▸ **Work required**
Swap "dark foreground hill" for "dark hill in front" in the lines from the one with "How far from the photograph's" up to and including the one with "1.57 metres". Give back only those lines, with nothing else changed.

══════════

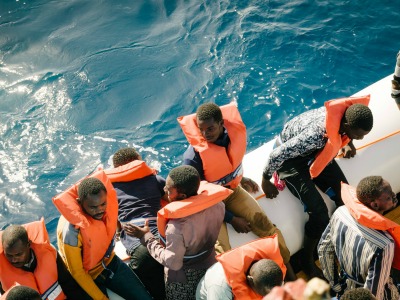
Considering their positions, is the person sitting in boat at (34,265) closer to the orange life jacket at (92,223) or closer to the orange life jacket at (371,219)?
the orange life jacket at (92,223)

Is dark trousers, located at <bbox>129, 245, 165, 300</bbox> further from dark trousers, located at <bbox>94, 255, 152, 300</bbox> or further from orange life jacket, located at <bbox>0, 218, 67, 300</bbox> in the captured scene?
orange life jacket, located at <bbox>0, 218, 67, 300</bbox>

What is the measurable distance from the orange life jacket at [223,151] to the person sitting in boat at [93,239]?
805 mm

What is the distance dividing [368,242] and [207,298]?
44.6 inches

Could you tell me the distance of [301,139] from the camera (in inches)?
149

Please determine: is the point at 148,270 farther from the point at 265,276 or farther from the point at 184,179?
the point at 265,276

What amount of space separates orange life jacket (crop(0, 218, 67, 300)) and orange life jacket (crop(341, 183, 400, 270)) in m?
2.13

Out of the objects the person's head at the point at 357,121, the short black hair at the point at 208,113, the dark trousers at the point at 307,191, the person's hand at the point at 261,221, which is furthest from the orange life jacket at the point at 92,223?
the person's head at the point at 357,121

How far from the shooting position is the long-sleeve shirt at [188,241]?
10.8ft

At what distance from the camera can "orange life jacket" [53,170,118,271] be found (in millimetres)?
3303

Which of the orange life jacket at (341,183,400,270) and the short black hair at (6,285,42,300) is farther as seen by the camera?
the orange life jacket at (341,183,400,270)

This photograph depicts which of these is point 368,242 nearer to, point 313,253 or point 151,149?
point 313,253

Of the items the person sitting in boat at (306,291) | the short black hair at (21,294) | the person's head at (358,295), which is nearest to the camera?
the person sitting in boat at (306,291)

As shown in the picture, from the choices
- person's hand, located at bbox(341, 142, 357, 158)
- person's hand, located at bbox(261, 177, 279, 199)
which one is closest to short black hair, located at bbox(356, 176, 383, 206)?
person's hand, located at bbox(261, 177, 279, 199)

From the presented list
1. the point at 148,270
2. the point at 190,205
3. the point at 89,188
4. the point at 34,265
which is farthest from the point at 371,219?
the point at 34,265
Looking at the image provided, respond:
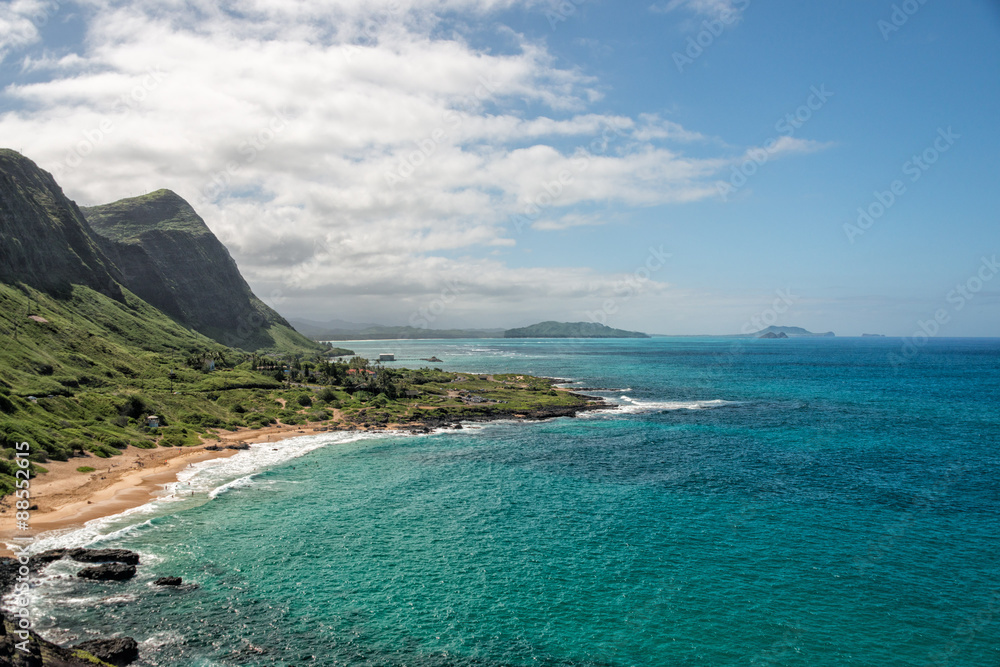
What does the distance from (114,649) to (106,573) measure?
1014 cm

══════════

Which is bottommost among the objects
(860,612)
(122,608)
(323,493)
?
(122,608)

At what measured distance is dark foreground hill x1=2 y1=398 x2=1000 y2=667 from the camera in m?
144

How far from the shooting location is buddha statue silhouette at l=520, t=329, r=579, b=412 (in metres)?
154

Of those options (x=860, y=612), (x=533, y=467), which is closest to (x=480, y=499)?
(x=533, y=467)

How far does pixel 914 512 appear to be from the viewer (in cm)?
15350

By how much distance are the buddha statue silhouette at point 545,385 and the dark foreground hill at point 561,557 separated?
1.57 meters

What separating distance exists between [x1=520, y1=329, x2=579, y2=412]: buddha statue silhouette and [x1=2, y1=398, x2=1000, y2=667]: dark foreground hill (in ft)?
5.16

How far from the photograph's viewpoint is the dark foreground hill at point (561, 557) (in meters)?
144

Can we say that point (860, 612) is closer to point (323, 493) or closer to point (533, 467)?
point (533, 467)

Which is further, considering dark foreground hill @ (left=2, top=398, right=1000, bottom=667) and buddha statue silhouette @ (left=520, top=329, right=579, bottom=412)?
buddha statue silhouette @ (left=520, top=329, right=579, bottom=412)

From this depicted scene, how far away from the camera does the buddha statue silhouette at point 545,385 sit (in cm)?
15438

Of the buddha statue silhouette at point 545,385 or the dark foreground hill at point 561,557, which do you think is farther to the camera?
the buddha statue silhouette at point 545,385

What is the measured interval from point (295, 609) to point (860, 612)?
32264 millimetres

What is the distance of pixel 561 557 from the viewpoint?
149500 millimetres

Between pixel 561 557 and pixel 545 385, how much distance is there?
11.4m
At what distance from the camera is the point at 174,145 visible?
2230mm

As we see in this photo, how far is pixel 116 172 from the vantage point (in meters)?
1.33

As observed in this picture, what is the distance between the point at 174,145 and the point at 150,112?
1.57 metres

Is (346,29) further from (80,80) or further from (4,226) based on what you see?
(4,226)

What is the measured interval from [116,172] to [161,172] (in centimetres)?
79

══════════

▸ **Exercise result**
How far from the photograph's viewpoint is the dark hill in front at point (561, 557) (in meters)?
144

Can we say that point (860, 612) is closer to point (323, 493) or closer to point (533, 467)?
point (533, 467)

Which is further, considering dark hill in front @ (left=2, top=398, right=1000, bottom=667) and buddha statue silhouette @ (left=520, top=329, right=579, bottom=412)?
buddha statue silhouette @ (left=520, top=329, right=579, bottom=412)

From this depicted scene, how far away from the camera does the buddha statue silhouette at point 545,385 sit (in cm)?
15438

Of the buddha statue silhouette at point 545,385 or the dark hill in front at point 561,557, which do you think is farther to the camera?
the buddha statue silhouette at point 545,385

What is the measured interval from point (295, 609) to point (860, 612)?
32264 millimetres

What is the distance of pixel 561 557 from the viewpoint?
149500 millimetres

Between pixel 561 557 and pixel 545 385, how much distance is there?
11.4m
At what distance from the camera is the point at 174,145 visible?
2230mm

As we see in this photo, how far is pixel 116 172 from the vantage point (in meters)?
1.33

As observed in this picture, what is the distance between the point at 174,145 and the point at 150,112?
1.57 metres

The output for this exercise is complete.